___ TEXT EXTRACT

But just like any appointed board, details of the selection, qualifications, and training of the specific board members make all the difference between a board that enhances civic performance as compared to one that takes irrational positions, causes trouble for well-meaning and generally well-performing city staff, or stirs up controversy rather than helping to resolve it.
If you glance back at our third paragraph above, you will see that our experience as community planners leads us to back a "well-executed" civilian oversight board. The quality of that execution is critical.
Before we give you a few specific suggestions, it is important to think for a moment about where civilian oversight, also called civilian review, fits into the overall picture in crime prevention. We think the positive feedback loop runs as follows:
1. A well-balanced and wise civilian oversight board was in place and functioning before an incident involving police shooting an unarmed person occurred. Because such incidents are automatically referred to the civilian oversight board, and because the public already has confidence in this board to make wise decisions, chaotic and violent protests attracting out-of-town protesters and anarchists may be minimized.
2. The public gains confidence that eventually police who abuse their power and privilege will be brought to justice, that police departments are something more than a conspiracy of silence among the brotherhood, and that the community can deal with ambiguous situations in which police officers made a questionable choice or merely one that turned out in the worst possible way.
3. Increased public trust in police then results in greater cooperation with police, a disintegration of the "no snitch" culture in some neighborhoods, more witnesses coming forward, and lower suspicion of the criminal justice system as a whole.
4. A culture of more cooperative and forthcoming witnesses lead to more arrests and punishment of offenders, taking these people off the streets before they can commit another crime. Thus we have some real crime prevention.
In addition to simply an improvement in quality and quantity of life, crime prevention is often critical to community development efforts. When crime is low enough that people routinely discount an isolated crime as an anomaly not typical of the neighborhood, all is well from a community development perspective. But once crime becomes frequent enough that a particular neighborhood becomes perceived as crime-ridden, everything from retail attraction to property values to demand for housing begins to follow a downward trajectory.

______
___ EXERCISE MATERIAL

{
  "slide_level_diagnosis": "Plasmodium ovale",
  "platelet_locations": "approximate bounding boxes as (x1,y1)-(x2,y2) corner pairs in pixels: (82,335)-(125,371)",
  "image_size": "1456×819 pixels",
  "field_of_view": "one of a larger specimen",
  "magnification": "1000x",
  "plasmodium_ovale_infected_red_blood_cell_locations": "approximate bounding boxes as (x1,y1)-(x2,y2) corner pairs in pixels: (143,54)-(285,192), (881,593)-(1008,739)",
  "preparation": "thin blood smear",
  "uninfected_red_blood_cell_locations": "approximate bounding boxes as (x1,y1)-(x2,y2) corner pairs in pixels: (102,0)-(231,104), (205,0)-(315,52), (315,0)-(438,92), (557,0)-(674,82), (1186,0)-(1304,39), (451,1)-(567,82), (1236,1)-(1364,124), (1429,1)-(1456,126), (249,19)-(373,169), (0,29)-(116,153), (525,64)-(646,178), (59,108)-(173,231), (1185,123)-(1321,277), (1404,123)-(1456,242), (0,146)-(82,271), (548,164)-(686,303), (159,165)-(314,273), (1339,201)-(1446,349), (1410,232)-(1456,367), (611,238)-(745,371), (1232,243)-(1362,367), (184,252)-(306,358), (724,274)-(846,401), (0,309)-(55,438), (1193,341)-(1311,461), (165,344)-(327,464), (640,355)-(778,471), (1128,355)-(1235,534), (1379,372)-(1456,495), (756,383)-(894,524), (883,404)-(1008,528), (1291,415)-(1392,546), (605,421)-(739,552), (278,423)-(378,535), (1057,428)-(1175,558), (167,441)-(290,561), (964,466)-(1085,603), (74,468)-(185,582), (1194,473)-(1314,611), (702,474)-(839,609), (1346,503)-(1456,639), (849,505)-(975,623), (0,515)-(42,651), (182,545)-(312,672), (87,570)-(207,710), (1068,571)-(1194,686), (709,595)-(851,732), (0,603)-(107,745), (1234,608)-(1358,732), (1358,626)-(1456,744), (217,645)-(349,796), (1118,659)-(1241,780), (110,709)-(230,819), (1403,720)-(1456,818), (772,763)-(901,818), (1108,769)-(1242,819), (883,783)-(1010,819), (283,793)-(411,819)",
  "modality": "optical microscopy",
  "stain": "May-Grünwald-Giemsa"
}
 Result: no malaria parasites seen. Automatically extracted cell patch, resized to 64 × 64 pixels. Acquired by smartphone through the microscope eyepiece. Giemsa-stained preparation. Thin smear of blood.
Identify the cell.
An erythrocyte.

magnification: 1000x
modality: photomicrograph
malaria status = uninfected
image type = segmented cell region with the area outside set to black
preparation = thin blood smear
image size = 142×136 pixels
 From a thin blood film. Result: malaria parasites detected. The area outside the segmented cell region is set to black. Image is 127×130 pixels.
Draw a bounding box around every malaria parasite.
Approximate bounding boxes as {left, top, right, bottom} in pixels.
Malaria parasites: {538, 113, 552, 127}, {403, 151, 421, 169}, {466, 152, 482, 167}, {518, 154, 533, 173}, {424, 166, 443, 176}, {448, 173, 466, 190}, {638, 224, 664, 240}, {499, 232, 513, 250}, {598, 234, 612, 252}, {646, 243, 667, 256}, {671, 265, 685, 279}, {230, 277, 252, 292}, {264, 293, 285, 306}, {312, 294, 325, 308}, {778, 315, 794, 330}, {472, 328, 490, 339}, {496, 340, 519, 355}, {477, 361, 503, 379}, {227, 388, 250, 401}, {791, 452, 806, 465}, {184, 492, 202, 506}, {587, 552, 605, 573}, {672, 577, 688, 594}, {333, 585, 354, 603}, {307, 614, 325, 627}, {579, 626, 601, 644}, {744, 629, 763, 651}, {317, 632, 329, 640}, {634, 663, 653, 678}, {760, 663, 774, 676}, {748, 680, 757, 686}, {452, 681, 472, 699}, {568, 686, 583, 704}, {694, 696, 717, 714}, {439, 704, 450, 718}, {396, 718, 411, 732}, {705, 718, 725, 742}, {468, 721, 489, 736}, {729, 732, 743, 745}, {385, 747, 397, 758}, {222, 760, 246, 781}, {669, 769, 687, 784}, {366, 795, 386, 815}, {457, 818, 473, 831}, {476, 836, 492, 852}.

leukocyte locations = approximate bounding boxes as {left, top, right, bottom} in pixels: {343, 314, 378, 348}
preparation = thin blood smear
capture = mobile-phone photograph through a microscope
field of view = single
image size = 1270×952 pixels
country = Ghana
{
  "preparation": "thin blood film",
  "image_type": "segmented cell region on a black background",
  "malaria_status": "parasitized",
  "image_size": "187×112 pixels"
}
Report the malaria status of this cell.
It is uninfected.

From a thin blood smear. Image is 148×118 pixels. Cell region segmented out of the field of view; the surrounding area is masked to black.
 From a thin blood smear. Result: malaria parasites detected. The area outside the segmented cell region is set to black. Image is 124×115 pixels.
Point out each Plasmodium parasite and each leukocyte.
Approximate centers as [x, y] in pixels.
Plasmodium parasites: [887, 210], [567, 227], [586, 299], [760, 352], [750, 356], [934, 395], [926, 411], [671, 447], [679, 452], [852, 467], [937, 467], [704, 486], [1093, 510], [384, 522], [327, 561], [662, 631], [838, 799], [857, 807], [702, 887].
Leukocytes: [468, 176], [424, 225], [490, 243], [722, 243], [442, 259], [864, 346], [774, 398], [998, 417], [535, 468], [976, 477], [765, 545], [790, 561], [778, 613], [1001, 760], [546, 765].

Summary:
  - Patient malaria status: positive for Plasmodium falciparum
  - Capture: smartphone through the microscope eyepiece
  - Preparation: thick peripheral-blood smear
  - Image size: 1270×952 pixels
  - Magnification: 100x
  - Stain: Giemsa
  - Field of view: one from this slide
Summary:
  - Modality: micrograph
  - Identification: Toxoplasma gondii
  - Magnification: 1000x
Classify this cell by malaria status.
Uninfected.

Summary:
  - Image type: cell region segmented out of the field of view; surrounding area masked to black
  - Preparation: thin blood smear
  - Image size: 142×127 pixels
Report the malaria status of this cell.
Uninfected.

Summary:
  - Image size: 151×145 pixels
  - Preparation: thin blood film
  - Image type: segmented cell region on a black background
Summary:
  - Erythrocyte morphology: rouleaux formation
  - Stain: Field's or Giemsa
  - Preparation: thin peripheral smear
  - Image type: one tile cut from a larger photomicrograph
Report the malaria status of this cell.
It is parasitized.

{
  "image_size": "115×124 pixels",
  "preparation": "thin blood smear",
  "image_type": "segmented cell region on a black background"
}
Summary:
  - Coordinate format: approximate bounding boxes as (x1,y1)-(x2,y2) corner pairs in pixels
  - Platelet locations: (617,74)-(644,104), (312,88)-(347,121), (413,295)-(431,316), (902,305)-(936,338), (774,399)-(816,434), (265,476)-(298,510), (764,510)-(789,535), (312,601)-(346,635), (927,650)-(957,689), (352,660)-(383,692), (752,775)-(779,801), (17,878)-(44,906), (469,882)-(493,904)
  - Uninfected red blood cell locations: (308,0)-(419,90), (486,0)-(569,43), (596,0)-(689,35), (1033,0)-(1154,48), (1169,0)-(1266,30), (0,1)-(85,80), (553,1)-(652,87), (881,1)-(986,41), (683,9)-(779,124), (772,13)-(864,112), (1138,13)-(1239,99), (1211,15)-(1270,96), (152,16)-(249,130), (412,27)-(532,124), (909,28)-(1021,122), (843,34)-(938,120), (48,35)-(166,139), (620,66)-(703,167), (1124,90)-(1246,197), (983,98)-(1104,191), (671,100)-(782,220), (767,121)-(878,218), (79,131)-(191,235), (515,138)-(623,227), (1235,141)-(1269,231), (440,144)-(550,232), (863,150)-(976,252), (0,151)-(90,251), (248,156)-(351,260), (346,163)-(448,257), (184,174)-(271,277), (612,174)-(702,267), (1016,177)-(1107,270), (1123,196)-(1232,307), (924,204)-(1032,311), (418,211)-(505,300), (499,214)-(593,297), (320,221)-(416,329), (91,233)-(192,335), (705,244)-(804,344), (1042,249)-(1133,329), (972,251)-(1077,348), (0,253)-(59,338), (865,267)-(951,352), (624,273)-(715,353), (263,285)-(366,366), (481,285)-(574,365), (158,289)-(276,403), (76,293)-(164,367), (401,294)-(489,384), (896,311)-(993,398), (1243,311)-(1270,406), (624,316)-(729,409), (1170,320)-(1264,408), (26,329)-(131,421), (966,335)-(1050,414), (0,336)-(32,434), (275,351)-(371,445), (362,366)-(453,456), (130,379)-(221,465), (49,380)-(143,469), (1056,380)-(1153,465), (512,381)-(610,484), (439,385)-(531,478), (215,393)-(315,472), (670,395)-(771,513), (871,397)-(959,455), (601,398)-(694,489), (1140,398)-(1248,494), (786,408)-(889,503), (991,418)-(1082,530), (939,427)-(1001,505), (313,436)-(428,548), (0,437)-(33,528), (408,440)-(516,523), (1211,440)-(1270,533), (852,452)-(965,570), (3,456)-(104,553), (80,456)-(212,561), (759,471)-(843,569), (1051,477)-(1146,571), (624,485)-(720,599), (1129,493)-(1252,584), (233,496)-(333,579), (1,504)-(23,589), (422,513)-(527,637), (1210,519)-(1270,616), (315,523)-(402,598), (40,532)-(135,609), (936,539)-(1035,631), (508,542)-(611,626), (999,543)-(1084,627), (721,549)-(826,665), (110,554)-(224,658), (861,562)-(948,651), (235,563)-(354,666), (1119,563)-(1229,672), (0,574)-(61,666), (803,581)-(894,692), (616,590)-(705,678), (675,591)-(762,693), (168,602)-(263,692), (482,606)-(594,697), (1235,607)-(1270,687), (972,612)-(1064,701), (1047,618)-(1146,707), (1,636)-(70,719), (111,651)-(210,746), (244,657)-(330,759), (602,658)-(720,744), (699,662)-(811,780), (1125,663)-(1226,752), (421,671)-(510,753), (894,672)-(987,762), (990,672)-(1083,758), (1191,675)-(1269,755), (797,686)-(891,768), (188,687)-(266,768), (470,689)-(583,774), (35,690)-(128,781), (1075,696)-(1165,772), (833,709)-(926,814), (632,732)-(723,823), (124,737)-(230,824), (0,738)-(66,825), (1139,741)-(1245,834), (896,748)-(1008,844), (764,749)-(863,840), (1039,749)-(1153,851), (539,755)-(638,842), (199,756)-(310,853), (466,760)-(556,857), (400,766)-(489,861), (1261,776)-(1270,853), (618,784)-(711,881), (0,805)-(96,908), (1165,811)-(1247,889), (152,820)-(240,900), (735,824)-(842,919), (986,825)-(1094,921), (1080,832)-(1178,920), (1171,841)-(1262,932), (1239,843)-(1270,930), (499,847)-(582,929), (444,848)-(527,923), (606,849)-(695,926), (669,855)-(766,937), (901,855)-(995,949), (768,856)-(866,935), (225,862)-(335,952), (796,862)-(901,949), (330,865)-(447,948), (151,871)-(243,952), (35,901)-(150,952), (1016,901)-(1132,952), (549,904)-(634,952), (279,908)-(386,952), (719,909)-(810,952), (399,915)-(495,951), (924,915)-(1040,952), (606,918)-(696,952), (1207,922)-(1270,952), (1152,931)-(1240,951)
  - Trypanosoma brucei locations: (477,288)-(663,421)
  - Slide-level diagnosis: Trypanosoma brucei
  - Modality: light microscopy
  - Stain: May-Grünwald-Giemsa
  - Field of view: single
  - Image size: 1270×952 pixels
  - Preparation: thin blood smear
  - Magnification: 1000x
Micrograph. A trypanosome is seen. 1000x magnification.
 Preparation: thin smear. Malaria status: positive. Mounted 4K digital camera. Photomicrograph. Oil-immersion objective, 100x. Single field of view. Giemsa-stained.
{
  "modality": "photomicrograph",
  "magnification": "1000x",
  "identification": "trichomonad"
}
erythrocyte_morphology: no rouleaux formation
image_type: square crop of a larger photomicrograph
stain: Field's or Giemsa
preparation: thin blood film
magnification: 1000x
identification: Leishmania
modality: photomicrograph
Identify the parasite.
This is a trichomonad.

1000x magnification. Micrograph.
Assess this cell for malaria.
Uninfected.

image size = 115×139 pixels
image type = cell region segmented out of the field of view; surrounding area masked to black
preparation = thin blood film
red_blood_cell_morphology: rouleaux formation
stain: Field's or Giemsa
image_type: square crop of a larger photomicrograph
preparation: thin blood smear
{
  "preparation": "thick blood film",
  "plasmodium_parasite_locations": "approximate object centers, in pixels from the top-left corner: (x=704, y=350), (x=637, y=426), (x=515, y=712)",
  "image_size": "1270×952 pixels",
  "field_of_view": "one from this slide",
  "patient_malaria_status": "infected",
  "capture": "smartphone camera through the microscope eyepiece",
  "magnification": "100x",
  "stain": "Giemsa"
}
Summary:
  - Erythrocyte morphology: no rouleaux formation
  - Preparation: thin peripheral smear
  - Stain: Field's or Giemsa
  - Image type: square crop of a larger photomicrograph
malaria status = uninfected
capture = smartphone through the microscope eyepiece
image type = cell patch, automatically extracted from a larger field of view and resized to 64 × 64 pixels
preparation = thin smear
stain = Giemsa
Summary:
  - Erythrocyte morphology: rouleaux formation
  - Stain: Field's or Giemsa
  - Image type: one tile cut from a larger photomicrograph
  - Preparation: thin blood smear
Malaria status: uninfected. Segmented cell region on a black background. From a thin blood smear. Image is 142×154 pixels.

______

(TASKS TO COMPLETE):
**1.** Reproduce word for word the part of the passage on civilian oversight that begins with the words containing "If you glance" and ends with "execution is critical.".
**2.** How many lines of the rows contain the string "black", with case counting? Give only the number.
The rows are unrelated to the passage on civilian oversight.

(CORRECT ANSWERS):
**1.**
If you glance back at our third paragraph above, you will see that our experience as community planners leads us to back a "well-executed" civilian oversight board. The quality of that execution is critical.

**2.** 10